Chisme: San Antonio duo more into making music than just rapping

Photo: Courtesy photo, License: N/A

Courtesy photo

Puro Chisme: Progeny (left) and R.e.L. — less rap, more music.


Chisme, Parking, Evolve, Evak, and DJ EZ Dave

$3
10pm Sat, Feb 2
Hi-Tones
621 East Dewey
chisme.bandcamp.com

It's an uncharacteristically frigid afternoon in Southtown, and 31-year-old Ariel Faz — the Alamo City hip-hop veteran known simply as R.e.L. — is surrounded by bicycles.
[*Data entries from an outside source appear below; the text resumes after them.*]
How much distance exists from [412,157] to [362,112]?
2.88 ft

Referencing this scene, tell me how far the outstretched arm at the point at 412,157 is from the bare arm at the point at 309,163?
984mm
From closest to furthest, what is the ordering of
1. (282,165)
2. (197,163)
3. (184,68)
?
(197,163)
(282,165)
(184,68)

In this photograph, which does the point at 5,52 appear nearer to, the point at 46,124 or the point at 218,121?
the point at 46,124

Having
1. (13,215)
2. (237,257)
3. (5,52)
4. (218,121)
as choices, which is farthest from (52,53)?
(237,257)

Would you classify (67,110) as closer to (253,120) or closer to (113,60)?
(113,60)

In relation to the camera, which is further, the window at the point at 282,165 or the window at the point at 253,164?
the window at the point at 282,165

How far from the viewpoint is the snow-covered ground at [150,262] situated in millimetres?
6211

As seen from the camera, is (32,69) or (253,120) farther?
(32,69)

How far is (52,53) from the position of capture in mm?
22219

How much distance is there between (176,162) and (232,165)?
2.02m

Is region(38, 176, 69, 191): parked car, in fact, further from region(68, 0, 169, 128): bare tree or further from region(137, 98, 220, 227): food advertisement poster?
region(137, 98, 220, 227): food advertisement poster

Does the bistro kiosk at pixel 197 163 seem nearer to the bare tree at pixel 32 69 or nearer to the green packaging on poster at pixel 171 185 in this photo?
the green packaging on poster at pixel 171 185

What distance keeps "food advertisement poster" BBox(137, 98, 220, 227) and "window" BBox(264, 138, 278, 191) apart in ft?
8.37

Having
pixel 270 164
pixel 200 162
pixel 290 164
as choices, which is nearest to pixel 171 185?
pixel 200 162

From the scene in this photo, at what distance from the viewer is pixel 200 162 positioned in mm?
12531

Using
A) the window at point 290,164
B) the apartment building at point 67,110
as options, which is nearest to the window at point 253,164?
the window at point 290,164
Rocking an old-school Spurs cap and his trademark mustache, the new dad settles into the cozy comforts of the Blue Star Brewery's upper confines, becoming increasingly more animated as the talk turns to Chisme. Winners of the Current's 2012 Best Hip-Hop Band award, Chisme is the duo of Faz and producer Eric Frias, aka Progeny, who first turned heads in 2011 with their sample-rich debut album Storytellers.

"Since then things have been going good," says R.e.L. recalling the distant award. The duo has been trying to branch out of the North St. Mary's strip, having played a couple of little mini-tours with Ceschi (owner of Faithfull Records) and planning another one with Fake Four Records' Dark Time Sunshine.* "We're trying to get more into throwing the shows and touring with artists."

Last November, the group released their sophomore effort, In One Ear, Out The Other, a soul-tinged six-track EP that further explores the themes of alcoholism, cultura, and dreams deferred touched upon in their previous work. The disc culminates a 22-month creative process where live performances gave birth to cuts like the geography-infused "Chisme," and the stoic, DJ Muggs-invoking "Weather." Tracks like the optimistic "Drink & Drive" and the rumbling "Ham Sandwiches" capture the duo in fine form, with R.e.L. delivering on-point stream-of-consciousness lyrics over Progeny's textured murky beats. "Breath Deep" eloquently toasts to the land of "kush, margaritas, fruit cups, and freedom," while the stirring mash-up "I Do" (R.e.L.'s favorite) serves as the EP's emotional centerpiece.

"It's a Smiths' sample and it's got a really positive vibe," he said. "We had the beat for a long time and I wanted to rhyme to it. But I couldn't really get the rhyme to do what I wanted it to and not come off very cliché and 'love song.' I found this weird blues track by Lightning Hopkins called 'Suicide Blues' and it fit so perfectly. Right now we're in the process of learning it live. Every time we do it, it's totally different."

For their live performances, Chisme strives to recreate their in-studio magic, combining a mélange of elements including live vocals, MPCs, vocal processors, turntables, and occasionally drums by Chadwick Gonzales. It was this vision that initially brought the duo together, as each was ready to expand beyond the typical call-and-response rap shows that defined their previous projects.

"It's a little less rap and a little more music," says R.e.L. "That's what we're trying to do, be a band. We want to be respected as a band, so we bring our own instruments and try to put together actual pieces of music. I love beats and rhymes, don't get me wrong. I like battle raps. I like all that stuff, but that's just not what we do."

* Original version of the story wrongly identified Dark Time Sunchine as part of Faithfull Records.